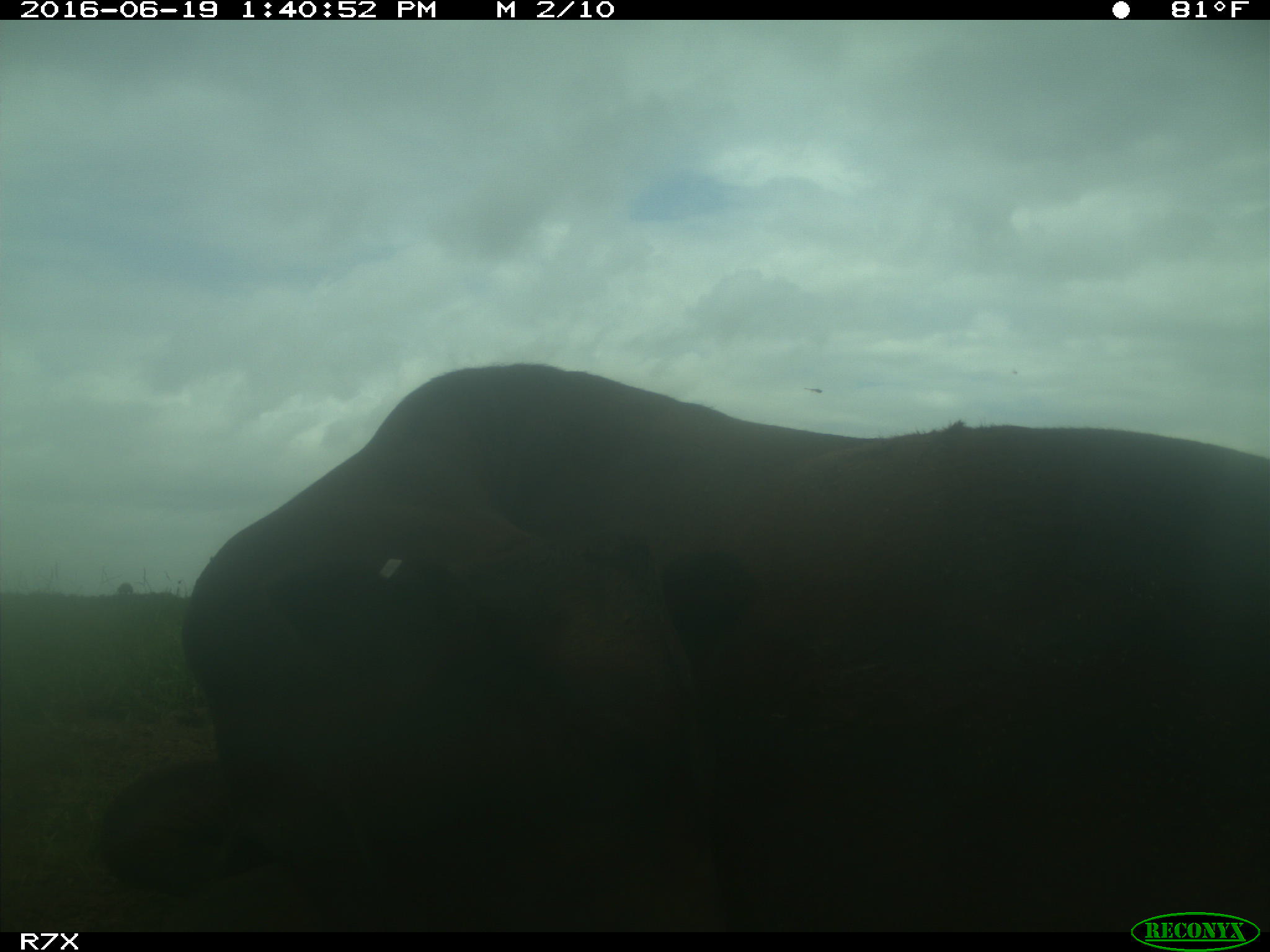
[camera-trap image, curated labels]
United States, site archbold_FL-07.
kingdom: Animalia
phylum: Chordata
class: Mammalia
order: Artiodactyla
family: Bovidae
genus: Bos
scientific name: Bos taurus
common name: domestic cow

◆ ◆ ◆ ◆ ◆ ◆ ◆

## Instructions to follow:
Your copy of the data above should match it exactly, apart from the images.

## Reply:
[camera-trap image, curated labels]
United States, site archbold_FL-07.
kingdom: Animalia
phylum: Chordata
class: Mammalia
order: Artiodactyla
family: Bovidae
genus: Bos
scientific name: Bos taurus
common name: domestic cow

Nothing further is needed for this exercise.